For the Gulf, a 60-day waiver that resolves into an Iranian (and possibly joint Omani) fee regime is a pause in Iran’s tollgate economy, not its end – and would represent a strategic concession for the US, the Gulf and the globe.
Levant entanglement
Lebanon is another conditional space that the deal cannot fully escape, with a flare-up on that front being the final potential trigger that could collapse the 60-day agreement.
Iran has explicitly tied a ceasefire in Lebanon to the resolution of transit in the strait, but Israel does not agree with this, and the linkage may have inadvertently handed Tel Aviv the exact tool it needs to disrupt the US–Iran ceasefire – through the simple of continuing a conflict that it already wants to continue.
Within a day of the deal, Israeli Defence Minister Israel Katz said the IDF would stay in southern Lebanon “without any time limit”, with US officials corroborating that Israeli withdrawal was never a condition of a deal.
On the ground, the ceasefire is already looking frail, with post-deal fire straying in both directions and already endangering the regional calm and Hormuz reopening the Gulf is already pricing.
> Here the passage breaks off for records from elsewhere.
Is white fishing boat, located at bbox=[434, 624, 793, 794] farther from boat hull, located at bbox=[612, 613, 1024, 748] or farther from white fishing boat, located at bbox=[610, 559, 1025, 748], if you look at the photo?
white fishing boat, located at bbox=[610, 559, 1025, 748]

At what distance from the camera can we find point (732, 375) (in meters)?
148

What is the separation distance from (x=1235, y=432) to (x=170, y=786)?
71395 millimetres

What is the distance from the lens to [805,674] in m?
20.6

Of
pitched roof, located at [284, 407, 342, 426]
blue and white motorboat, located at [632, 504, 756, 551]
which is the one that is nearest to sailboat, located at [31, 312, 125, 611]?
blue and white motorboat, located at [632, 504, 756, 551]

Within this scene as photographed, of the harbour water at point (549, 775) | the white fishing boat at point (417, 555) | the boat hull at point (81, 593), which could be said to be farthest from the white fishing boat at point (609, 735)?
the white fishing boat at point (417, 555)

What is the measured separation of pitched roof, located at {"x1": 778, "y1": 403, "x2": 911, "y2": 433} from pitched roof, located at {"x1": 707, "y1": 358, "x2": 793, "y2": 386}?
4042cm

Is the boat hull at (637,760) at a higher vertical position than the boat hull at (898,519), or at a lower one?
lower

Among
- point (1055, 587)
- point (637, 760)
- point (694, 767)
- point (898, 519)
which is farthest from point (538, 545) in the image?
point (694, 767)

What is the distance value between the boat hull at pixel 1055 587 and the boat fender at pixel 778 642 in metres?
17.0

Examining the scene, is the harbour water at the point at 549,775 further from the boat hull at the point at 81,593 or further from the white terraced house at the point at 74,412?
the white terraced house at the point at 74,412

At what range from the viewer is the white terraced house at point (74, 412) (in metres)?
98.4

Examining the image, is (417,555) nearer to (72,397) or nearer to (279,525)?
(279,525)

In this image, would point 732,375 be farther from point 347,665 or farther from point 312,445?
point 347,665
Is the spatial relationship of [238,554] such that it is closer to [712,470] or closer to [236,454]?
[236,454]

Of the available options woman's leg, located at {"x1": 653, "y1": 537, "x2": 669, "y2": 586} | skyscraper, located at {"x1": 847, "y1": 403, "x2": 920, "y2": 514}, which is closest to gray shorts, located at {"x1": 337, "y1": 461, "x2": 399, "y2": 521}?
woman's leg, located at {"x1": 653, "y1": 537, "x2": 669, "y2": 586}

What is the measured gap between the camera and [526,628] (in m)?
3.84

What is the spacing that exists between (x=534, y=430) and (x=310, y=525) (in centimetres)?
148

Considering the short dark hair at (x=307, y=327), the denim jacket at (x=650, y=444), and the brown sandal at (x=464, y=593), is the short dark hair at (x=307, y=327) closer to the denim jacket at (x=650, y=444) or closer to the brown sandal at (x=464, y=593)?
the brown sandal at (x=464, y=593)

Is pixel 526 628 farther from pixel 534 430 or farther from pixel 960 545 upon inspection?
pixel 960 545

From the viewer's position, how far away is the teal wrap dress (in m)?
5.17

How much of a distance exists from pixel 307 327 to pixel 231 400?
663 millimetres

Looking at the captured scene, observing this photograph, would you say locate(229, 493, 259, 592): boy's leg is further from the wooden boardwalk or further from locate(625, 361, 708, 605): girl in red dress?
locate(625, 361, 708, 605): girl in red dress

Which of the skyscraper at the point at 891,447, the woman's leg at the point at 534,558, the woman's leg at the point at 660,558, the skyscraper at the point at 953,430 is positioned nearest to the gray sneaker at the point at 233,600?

For Gulf producers and shippers, the distinction and in some cases friction between what the deal declares and what it actually delivers remains a cause for uncertainty.
A declaration is easy, but the delivery requires nuclear negotiation, mine-clearance verification, insurance repricing and a 60-day political test before barrels can again move at volume.
Trump, who has been frustrated for months with the slow progress on Iran from a US perspective, is also more than likely to be distracted by other concerns on a timeline shorter than 60 days – risking the political will to peace coming up short.
In the Gulf, whether Saudi Arabia and the UAE send cabinet-level representatives to Geneva on Friday will signal whether the region’s political leaders are willing to wield the political capital necessary to keep the US on track and pursue the ceasefire to fruition.